Between dealing with ad blockers, ensuring GDPR compliance and keeping up with changing ad viewability standards, digital publishing is hard work. In the pursuit of more revenue, publishers usually focus on either increasing their ad inventory or optimizing the existing ad inventory. Ad refresh manages to do both.
While advertisers were initially wary of ad refresh, recently, a lot of vendors have introduced advertiser-friendly checks and balances, which have made ad refresh lucrative for both publishers and advertisers.
What is ad refresh?
Ad refresh (also known as auto-refresh ads) is a technique that allows publishers to increase the number of impressions served per session by refreshing ads for active users based on predefined triggers. Obviously, more impressions directly translate to greater revenue generated.
So, what’s the catch? First, ad refresh is not a suitable solution for all websites. Second, it is not offered by all networks. And third, if not implemented well, using ad refresh can actually backfire. Let’s tackle these considerations step by step.
Who should use ad refresh?
Ad refresh works well on websites with higher-than-average session duration and time on page. This makes sense since the longer a user is on a webpage, the higher the chances they will pay attention to the new set of ads. As a corollary, ad refresh is practically useless for websites that have high bounce rates because most users will be gone long before the ads have changed.
In our experience, websites that run high-impact ad units that score high on viewability metrics are best suited for ad refresh. Websites with long session durations, such as sites that feature niche content, educational material, utility tools and in-browser games, are also good candidates.
Do all networks allow ad refresh?
No. Whether or not you can use ad refresh depends on the ad network(s) you work with. Google AdSense is the largest ad network in the world by market share, but it doesn’t allow ad refresh -- in fact, trying to force it on your website may lead to an account ban.
On the other hand, Google Ad Exchange (AdX) provides support for refreshing ads, as do OpenX, Rubicon and many others. Networks offer many types of triggers. The most commonly used are:
• User action trigger: Ads are refreshed based on user actions on the website (e.g., using the search function, scrolling the webpage or clicking on the screen).
• Event trigger: Ads are refreshed based on custom events defined by the publisher, such as when the ticker for a live sports event changes.
• Time trigger: Ads are refreshed based on specified time intervals, such as 30 seconds, 60 seconds and 90 seconds. The 30-second trigger is commonly implemented by publishers, but 60-second is what brands, advertisers and ad networks tend to prefer.
How do refresh ads affect CPM and revenue?
Refresh ads can lead to lower cost per mille (CPM) for publishers. Here’s why: Advertisers know when a website is refreshing its ads, and consequently, they reduce the bids because they think their ad viewability will be reduced. This leads to lower CPMs.
However, it would be a mistake to use CPM as a metric to decide whether or not to use refresh ads. Even if CPMs are lowered, the overall revenue a publisher generates may be much higher because the total number of impressions served is much greater. The success metric for refresh ads, therefore, should be anything that directly correlates users, sessions or page views with revenue. This can include page revenue per thousand impressions (RPM) or earnings per thousand visitors (EPMV).

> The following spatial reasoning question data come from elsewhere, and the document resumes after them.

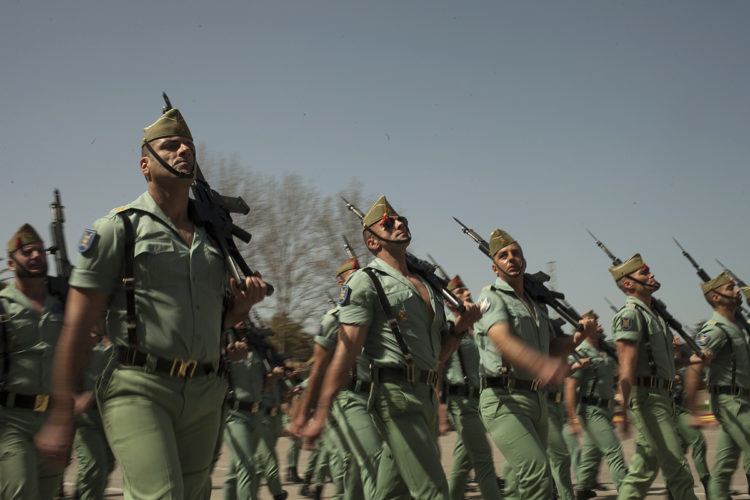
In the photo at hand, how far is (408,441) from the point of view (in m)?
4.96

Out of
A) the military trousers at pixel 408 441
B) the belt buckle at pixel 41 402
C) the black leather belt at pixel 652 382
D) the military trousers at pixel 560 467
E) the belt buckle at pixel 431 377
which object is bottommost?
the military trousers at pixel 560 467

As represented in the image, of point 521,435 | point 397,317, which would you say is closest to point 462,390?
point 521,435

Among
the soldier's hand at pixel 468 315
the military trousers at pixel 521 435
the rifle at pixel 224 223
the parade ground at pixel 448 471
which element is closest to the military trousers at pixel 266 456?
the parade ground at pixel 448 471

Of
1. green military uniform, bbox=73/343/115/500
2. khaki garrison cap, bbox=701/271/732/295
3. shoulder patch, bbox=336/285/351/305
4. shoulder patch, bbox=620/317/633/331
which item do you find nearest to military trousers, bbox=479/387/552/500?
shoulder patch, bbox=620/317/633/331

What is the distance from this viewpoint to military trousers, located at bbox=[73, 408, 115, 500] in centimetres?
717

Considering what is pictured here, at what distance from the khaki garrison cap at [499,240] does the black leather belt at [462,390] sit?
2218 mm

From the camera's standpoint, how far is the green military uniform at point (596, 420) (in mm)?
9742

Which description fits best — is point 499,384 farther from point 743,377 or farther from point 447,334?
point 743,377

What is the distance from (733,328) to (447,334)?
14.6ft

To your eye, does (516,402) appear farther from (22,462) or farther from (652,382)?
(22,462)

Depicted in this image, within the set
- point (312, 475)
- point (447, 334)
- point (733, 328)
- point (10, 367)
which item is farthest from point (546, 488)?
point (312, 475)

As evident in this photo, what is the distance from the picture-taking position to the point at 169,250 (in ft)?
11.9

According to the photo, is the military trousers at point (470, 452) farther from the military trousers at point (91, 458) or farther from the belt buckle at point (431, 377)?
the military trousers at point (91, 458)

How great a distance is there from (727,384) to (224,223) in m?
6.45
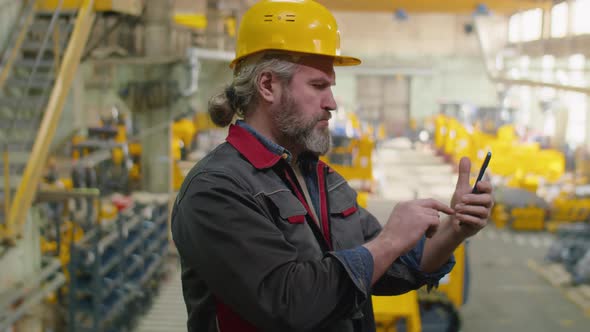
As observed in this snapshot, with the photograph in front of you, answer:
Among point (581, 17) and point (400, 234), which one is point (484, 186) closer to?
point (400, 234)

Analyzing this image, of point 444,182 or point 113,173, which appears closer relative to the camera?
point 113,173

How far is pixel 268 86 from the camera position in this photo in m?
1.73

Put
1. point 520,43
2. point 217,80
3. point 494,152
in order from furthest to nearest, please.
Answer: point 217,80 → point 520,43 → point 494,152

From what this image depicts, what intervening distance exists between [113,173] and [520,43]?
14277 millimetres

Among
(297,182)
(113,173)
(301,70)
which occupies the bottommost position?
(113,173)

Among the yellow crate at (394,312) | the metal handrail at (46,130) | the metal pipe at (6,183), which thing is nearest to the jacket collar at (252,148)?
the yellow crate at (394,312)

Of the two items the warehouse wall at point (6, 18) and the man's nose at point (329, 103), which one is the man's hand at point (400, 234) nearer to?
the man's nose at point (329, 103)

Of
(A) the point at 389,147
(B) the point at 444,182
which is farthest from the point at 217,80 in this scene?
(B) the point at 444,182

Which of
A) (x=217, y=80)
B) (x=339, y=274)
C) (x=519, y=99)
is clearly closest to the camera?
(x=339, y=274)

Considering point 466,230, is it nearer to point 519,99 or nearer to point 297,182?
point 297,182

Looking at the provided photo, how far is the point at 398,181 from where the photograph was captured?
1833cm

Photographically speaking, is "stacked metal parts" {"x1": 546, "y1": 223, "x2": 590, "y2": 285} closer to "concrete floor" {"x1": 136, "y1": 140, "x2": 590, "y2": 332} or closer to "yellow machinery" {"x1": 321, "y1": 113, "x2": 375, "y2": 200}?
"concrete floor" {"x1": 136, "y1": 140, "x2": 590, "y2": 332}

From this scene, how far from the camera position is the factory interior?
6023 millimetres

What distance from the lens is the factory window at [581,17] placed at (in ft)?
53.6
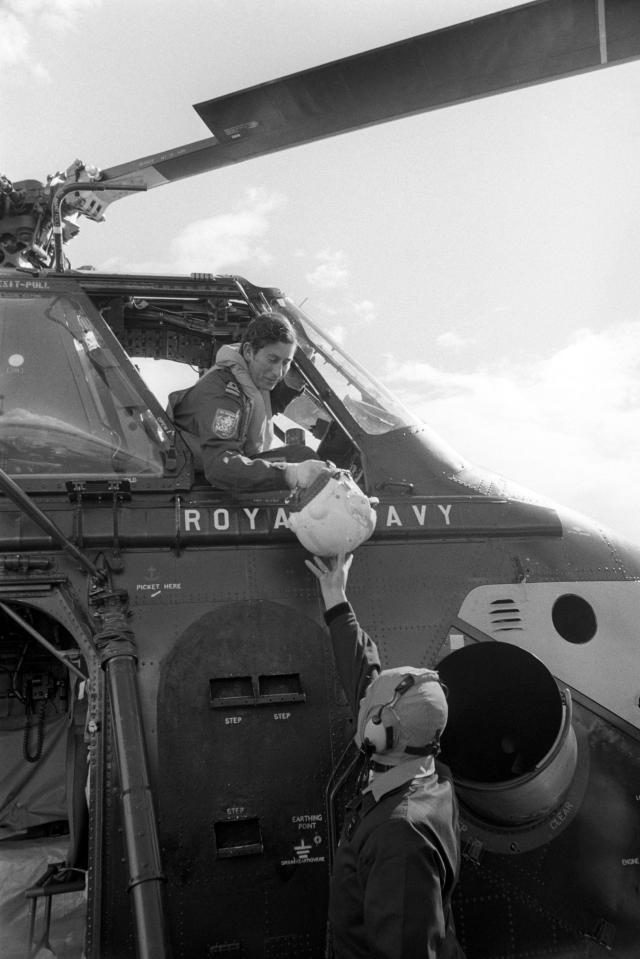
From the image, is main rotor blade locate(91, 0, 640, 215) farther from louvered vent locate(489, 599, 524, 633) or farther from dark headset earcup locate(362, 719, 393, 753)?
dark headset earcup locate(362, 719, 393, 753)

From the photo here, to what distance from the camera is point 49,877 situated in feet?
13.8

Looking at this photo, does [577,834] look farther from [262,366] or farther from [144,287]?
[144,287]

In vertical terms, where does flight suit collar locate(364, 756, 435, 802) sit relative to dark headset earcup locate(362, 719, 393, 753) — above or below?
below

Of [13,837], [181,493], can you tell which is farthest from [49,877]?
[181,493]

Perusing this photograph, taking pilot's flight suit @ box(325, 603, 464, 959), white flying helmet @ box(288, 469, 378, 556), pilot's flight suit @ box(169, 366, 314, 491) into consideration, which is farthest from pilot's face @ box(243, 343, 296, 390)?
pilot's flight suit @ box(325, 603, 464, 959)

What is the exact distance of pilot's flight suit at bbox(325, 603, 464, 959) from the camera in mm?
2465

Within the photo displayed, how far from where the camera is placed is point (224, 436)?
4.19 metres

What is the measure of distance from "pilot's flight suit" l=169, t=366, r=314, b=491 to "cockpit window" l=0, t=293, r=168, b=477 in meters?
0.17

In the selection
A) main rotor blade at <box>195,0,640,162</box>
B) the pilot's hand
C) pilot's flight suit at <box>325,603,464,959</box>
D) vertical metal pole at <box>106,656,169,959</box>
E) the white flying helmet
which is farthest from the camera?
main rotor blade at <box>195,0,640,162</box>

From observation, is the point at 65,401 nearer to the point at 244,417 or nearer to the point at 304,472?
the point at 244,417

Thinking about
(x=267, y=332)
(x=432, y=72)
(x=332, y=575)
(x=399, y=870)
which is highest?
(x=432, y=72)

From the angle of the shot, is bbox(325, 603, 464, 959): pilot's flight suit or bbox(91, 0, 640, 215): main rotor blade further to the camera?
bbox(91, 0, 640, 215): main rotor blade

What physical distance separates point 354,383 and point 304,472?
1.04m

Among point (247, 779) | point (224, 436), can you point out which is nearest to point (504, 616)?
point (247, 779)
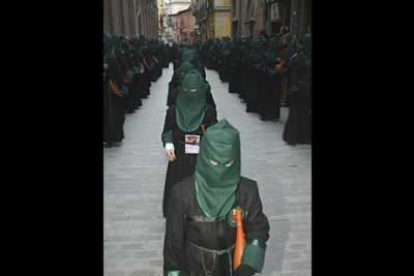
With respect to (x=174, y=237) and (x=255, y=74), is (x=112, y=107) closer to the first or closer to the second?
(x=255, y=74)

How do refresh ads affect page load times?
Since the initial page loads the same set of ads for a website regardless of whether refresh ads are enabled, page load times are not affected in any way. When a new set of ad creatives are loaded during a refresh, the browser will make a new set of HTTP requests to the server, and additional bandwidth will be consumed.
So, while refreshing ads does consume additional data, it doesn’t slow down the initial page load, which is the most important factor. Also, some publishers implement page refresh instead of ad refresh, hence the continuous page reloads, resulting in poor user experience and high bounce rate -- so steer clear of that.
A note about ad refresh and viewability
Ad refresh is a relatively new revenue optimization technique and, as such, is not perfect. Many publishers who use ad refresh set it up using Google’s ad products. While Google offers many types of triggers, it does not take viewability into account while refreshing ads. The problem with this approach is that a website may keep refreshing ad units that are actually outside the user’s viewport, therefore negatively affecting ad viewability metrics and making the inventory less attractive to buyers.
Remember, advertisers love a good viewability score. If they end up paying for ads that aren't viewed, they will stop buying ads from you, and the overall performance of your inventory will decline. Thankfully, there are multiple ad tech vendors that offer smarter solutions that refresh ads only if the viewability criteria is met. This way, publishers can reap the benefits of using ad refresh without the system damaging their ad viewability score.